Carolina Review – The Shared History of African Americans and the Republican Party
Democrats love to perpetuate the lie that the Republican Party is the “white people” party. It’s especially ironic if you know anything about history.
Mauricio Baretto of Carolina Review has written a good reminder here.
Lincoln’s Legacy
It was on December 30, 1842 that one of the first African Americans to ever serve in Congress, Josiah T. Walls, was born. Born a slave in Winchester, Virginia, he was forced to fight in the Confederate army until captured by the Union army in 1862 at Yorktown. Once free, he joined the valiant ranks of the States Colored Troops, in which he become a corporal and was finally discharged to Alachua County, Florida. Soon enough, he was elected to the Forty Second United States Congress in 1871 and joined the ranks of Hiram R. Revels of Mississippi, Jefferson F. Long of Georgia, and Benjamin S. Turner of Alabama as the very first African Americans to serve in U.S. Congress. And what else did these congressmen have in common? Not only were they the first African-Americans elected into congress, but they were all proudly serving Republicans as well.

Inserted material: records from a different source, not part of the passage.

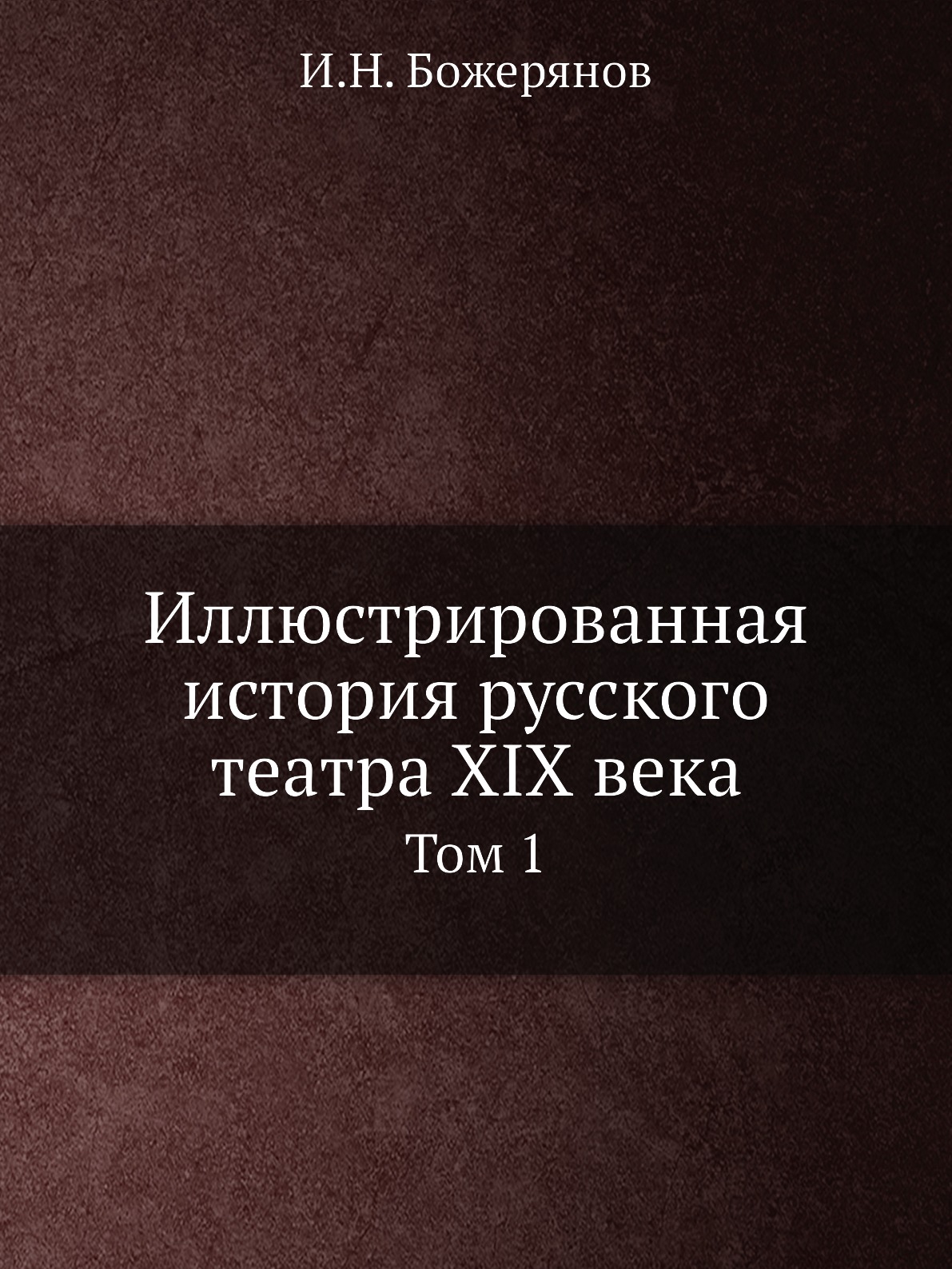 

Иллюстрированная история русского театра XIX века. Том 1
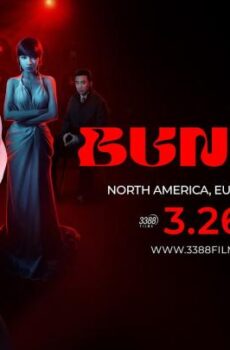 فيلم Bunny!! 2026 مترجم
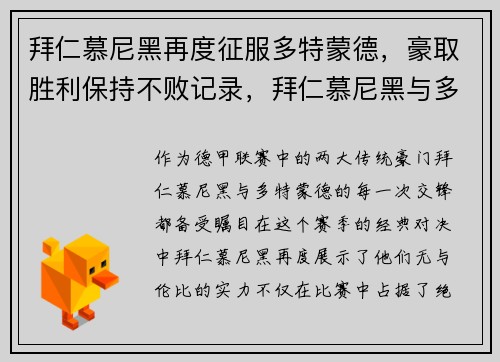 拜仁慕尼黑再度征服多特蒙德，豪取胜利保持不败记录，拜仁慕尼黑与多特蒙德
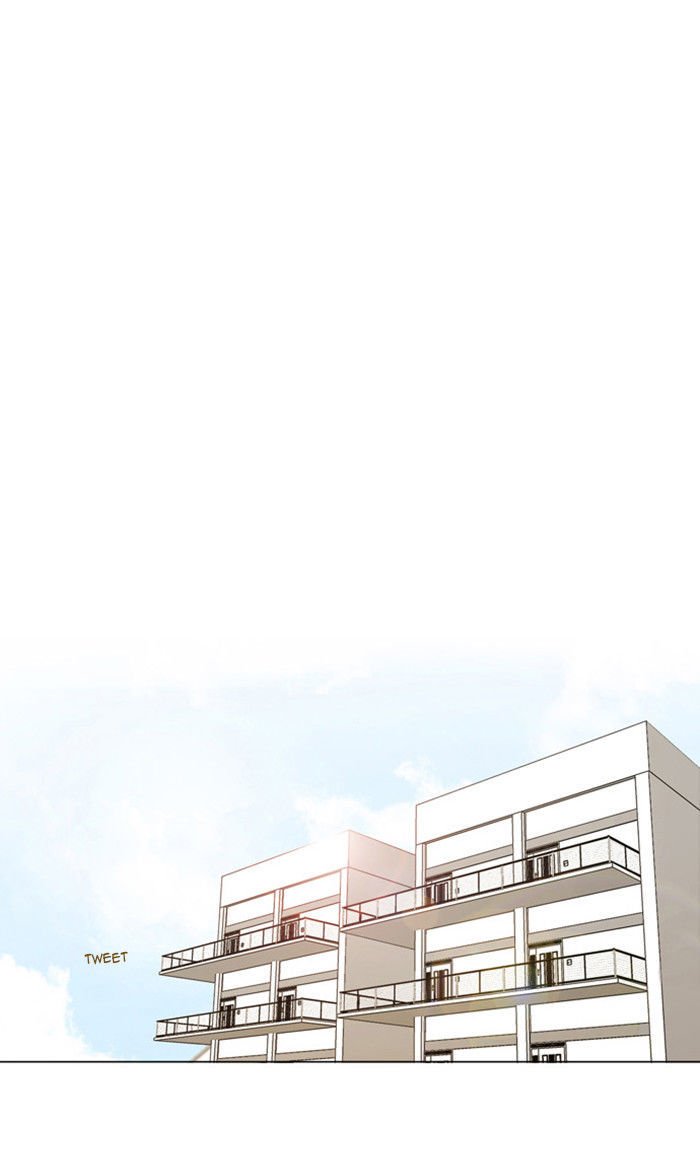 unTOUCHable (Massstar) Chapter 25 page 4 - Chapter 25 : It's Driving Me Crazy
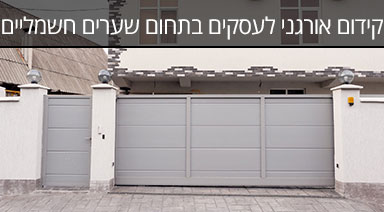מרובע ברשת קידום אורגני בתחום שערים חשמליים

It is crucially important to understand the history of the Republican Party and its legacy to be able to fully understand what it stands for today. With origins dating back to President Abraham Lincoln, the Republican Party quickly became a symbol for equal opportunity and freedom, even though that message has somehow been often misconstrued in today’s society. Abraham Lincoln, in signing the Emancipation Proclamation, set a precedent for what the Republican Party should be: a protector of the freedom of the people in all aspects of their lives. In signing the Emancipation Proclamation, he sparked the fundamental change needed to truly move this country forward as he declared four million U.S. slaves finally free. This precedent initiated a legacy that has led the Republican Party to represent and uphold freedom, even today.